Here we have discussed two ways to deal with skewed data:

  1. Transform a scale variable to an ordinal variable.
  2. Use a data transformation such as square root transformation to “squeeze” the data together to make them more normal.

Remember that we need to apply any kind of data transformation to every observation in the data set. Furthermore, data transformation should only be used if it isn’t possible to operationalize the variable of interest in a better way. You want to keep your statistical analyses as simple as possible and no simpler.

CHECK YOUR LEARNING

Reviewing the Concepts

  • A confidence interval can be created with a t distribution around a difference between means.
  • We can calculate an effect size, Cohen’s d, for an independent-samples t test.
  • When the sample data suggest that the underlying population distribution is not normal and the sample size is small, it is sometimes possible to use data transformation to transform skewed data into a more normal distribution.

Clarifying the Concepts

  • 11-5 Why do we calculate confidence intervals?
  • 11-6 How does considering the conclusions in terms of effect size help to prevent incorrect interpretations of the findings?

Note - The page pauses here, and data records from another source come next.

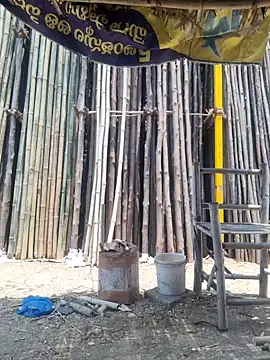 hot integer online show from 26, 4, 2026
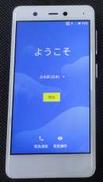 スマートフォン|RAKUTEN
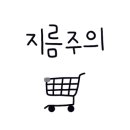 볼오브크림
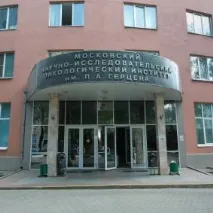 ларинкса русия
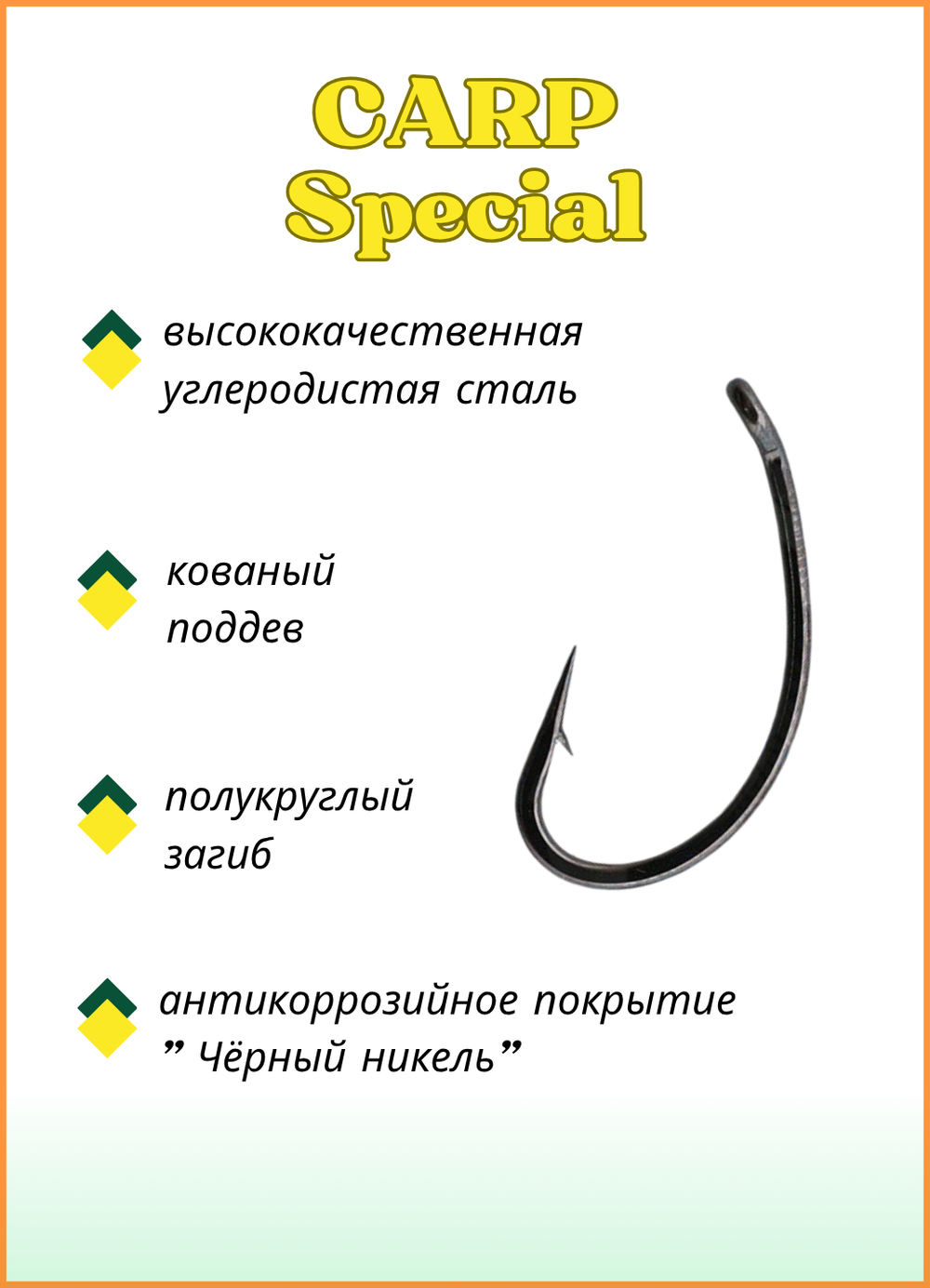 Крючок рыболовный Fish Crystal карповый Carp Special 10100 №6 ( 5 упаковок )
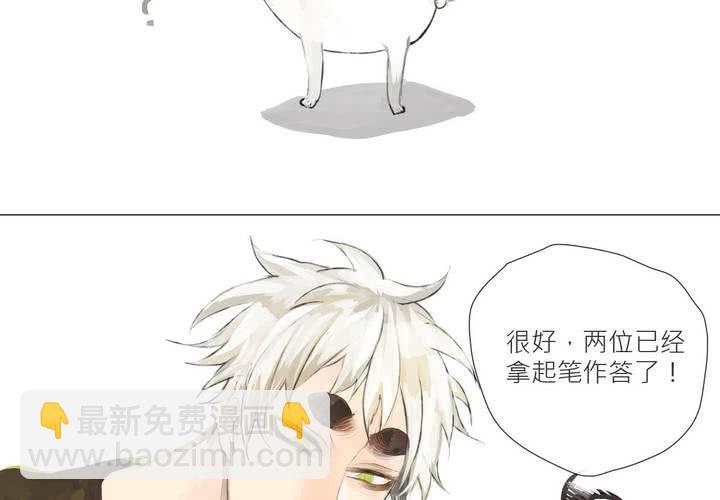 阿彻与阿狔的你问我答-第13话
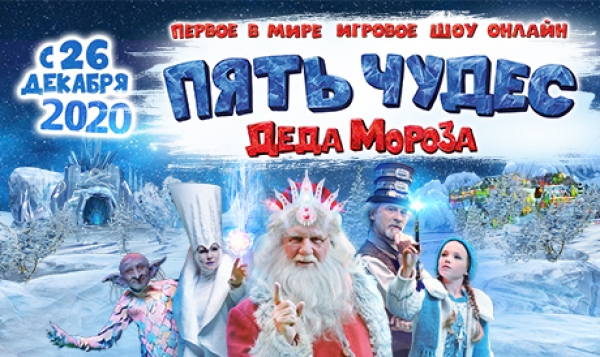 Пять Чудес Деда Мороза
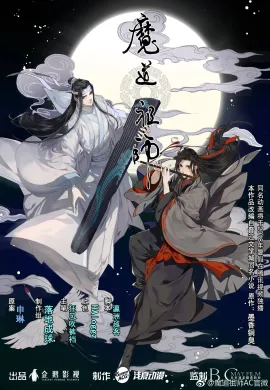 โปสเตอร์ Grandmaster of Demonic Cultivation ปรมาจารย์ลัทธิมาร ตอนที่ 1-15 พากย์ไทย ดูอนิเมะออนไลน์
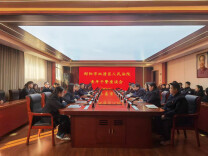 青春铸法魂 实干建新功  双清法院召开青年干警座谈会 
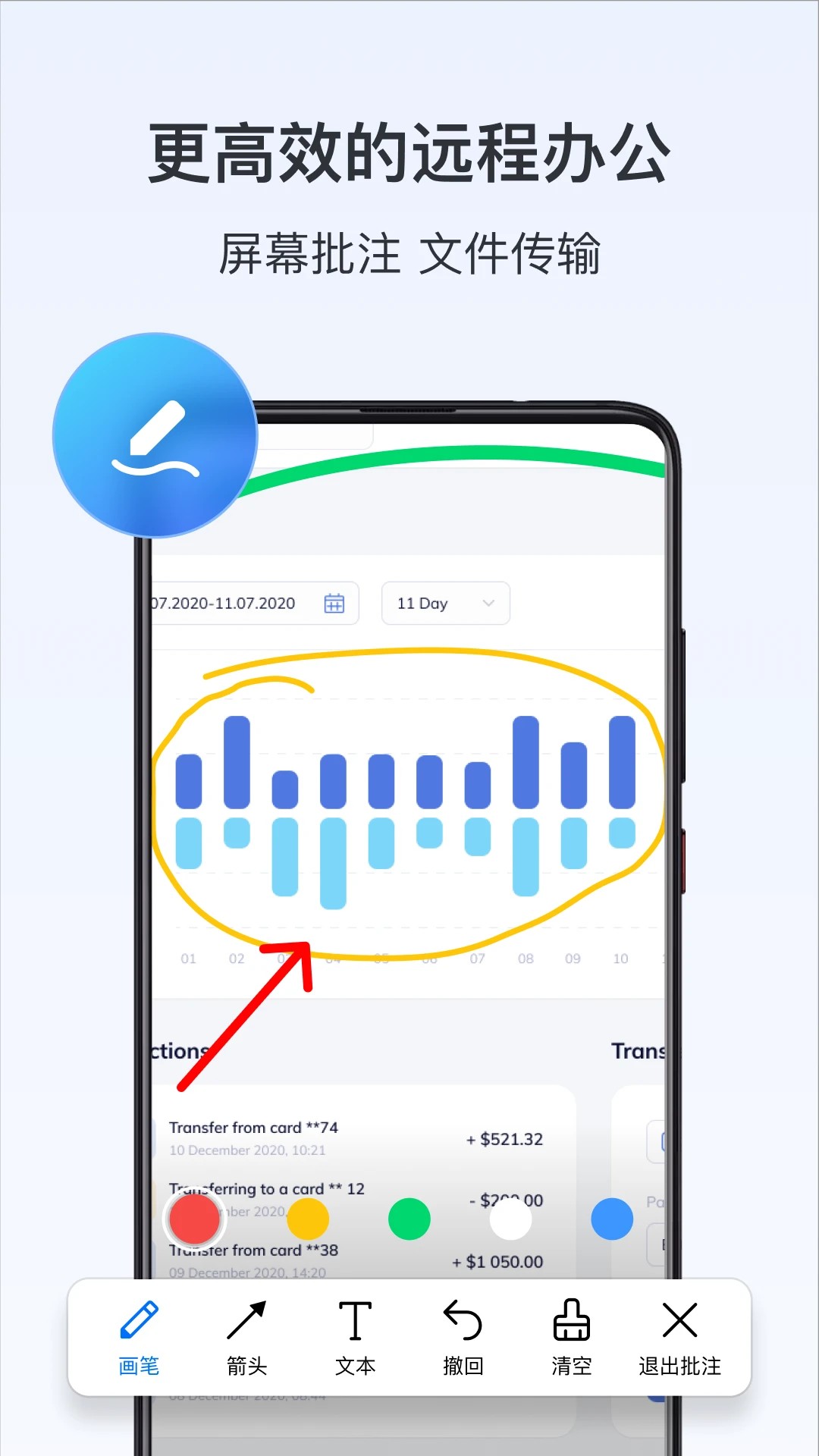 todesk4.7.2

Calculating the Statistics

  • 11-7 Use the hypothetical data on level of agreement with a supervisor, as listed here, to calculate the following. We already made some of these calculations for Check Your Learning 11-3.
  • Group 1 (low trust in leader): 3, 2, 4, 6, 1, 2
  • Group 2 (high trust in leader): 5, 4, 6, 2, 6
    1. Calculate the 95% confidence interval.
    2. Calculate effect size using Cohen’s d.

Applying the Concepts

  • 11-8 Explain what the confidence interval calculated in Check Your Learning 11-7 tells us. Why is this confidence interval superior to the hypothesis test that we conducted?
  • 11-9 Interpret the meaning of the effect size calculated in Check Your Learning 11-7. What does this add to the confidence interval and hypothesis test?

Solutions to these Check Your Learning questions can be found in Appendix D.